If it talks about final salary and no of years service then it's the a defined benefit scheme and you will be fine.

I had a defined benefit scheme with a private company which went out of business and is now sitting in the pension protection fund. I think I only get 90% of it but at least that is safe.

Obviously won't affect you in the NHS.

Definately check though because they should be able to tell you what your projected pension per year is if you have a defined benefit scheme.

Unlike us poor defined contribution people who have a pot of money and have to figure out what to do with it. It moves up and down according to the stock market and bonds and so it's more of a moving target.

Abenny · 07/04/2025 16:45

if you are only a few years from the age you gave them then I think they automatically move you into more safer territories

This depends on who you are with and what you're invested in- you need to check. You also may not want to be moved too much out of equities if you are planning to draw down, so it's worth getting some advice.

Ihateslugs · 07/04/2025 16:48

It’s very difficult to know what do do though. I am already retired and have two pensions related to my employment which I’m already receiving so I think they will be unaffected - one a teachers one and a small one from my first job at a Utility company. Together with my State Pension ( smaller because as a teacher for 25 years I was contracted out) I can just about live month to month on my income but rely on investments for extras like home repairs, replacement car, holidays and large unplanned for bills)

This fund will be affected by the current uncertainty as most of it is linked to shares, albeit at a low risk ( my choice ) but still goes down with any stock market downturns. In the past I have taken the advice of my financial advisor to wait it out and eventually the markets did pick up but this time, I’m older and worried that the downturn has not yet hit rock bottom and it will be slow to regain the losses.
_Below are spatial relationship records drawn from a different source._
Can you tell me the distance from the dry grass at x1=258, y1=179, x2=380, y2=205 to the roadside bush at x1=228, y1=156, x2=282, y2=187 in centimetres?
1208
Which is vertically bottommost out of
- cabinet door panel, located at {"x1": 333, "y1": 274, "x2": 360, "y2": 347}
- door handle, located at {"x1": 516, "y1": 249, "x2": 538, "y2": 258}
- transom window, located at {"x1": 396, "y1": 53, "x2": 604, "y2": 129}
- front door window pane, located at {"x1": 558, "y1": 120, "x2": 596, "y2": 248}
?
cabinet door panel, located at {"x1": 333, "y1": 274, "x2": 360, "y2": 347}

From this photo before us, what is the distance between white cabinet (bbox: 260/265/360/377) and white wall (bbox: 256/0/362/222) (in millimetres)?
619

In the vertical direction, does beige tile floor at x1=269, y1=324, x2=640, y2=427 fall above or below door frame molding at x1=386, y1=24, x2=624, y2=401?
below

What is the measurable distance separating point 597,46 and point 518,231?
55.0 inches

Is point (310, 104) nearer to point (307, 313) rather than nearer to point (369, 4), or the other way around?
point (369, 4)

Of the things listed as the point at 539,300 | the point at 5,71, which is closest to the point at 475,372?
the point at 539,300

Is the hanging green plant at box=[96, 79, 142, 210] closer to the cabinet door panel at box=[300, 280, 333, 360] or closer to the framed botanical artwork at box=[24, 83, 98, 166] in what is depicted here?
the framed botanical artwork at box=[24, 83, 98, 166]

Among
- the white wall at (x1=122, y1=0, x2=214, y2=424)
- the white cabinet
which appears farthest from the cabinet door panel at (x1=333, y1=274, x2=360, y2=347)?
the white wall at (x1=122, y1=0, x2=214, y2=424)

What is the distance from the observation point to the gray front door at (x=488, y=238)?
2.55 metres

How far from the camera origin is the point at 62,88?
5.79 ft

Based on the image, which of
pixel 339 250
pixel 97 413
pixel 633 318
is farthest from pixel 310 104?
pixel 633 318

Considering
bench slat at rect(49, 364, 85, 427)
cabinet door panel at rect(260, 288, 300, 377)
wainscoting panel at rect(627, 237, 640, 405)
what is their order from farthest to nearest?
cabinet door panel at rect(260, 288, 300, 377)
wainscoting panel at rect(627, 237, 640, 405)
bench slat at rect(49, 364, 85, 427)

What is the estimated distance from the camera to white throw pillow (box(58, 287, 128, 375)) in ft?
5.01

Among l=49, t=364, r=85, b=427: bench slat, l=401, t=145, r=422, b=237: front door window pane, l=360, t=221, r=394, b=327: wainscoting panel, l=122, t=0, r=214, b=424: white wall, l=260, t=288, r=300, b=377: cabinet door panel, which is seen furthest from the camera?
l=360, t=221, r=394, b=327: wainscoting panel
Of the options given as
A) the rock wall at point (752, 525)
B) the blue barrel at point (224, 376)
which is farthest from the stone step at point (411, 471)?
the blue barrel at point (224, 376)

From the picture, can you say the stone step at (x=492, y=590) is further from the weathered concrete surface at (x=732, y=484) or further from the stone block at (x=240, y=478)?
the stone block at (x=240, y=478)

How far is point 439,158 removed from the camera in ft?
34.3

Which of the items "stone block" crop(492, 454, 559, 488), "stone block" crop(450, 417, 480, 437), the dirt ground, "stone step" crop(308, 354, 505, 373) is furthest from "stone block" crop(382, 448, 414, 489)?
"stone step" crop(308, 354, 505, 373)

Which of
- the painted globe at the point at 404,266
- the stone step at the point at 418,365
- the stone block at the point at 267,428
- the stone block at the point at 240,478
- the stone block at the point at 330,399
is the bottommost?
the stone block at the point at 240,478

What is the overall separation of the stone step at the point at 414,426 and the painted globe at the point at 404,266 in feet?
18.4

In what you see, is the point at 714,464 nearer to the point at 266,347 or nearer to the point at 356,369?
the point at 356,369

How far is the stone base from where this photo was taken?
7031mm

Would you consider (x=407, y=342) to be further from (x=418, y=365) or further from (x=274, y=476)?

I can access other funds in fixed rate bonds and gvt bonds for the time being but I might need to make some decisions about the bulk of my savings soon.

I have not checked how much my main funds have fallen, I’d rather not know as I feel rather powerless about improving things. I think I’ll wait for my financial advisor to make suggestions, his company are very good at keeping clients informed.

I am very worried though about my children, both live here in the UK but one works for a car manufacturer that is a huge exporter to the US and has already laid of workers in their factories and the other works for a company based in the US! Goodness knows if their jobs will be affected!

OhDoShutUpGeorge · 07/04/2025 17:03

Abenny · 07/04/2025 16:45

if you are only a few years from the age you gave them then I think they automatically move you into more safer territories

This depends on who you are with and what you're invested in- you need to check. You also may not want to be moved too much out of equities if you are planning to draw down, so it's worth getting some advice.

Yes you are right. People should check. All mine seemed to move me when I gave them my new planned retirement age but perhaps some don't.

It's really hard to plan though as the last few years taking an annuity was looking attractive again (I watch James Shack on You Tube) but now if interest rates fall annuities I think will become less desirable again.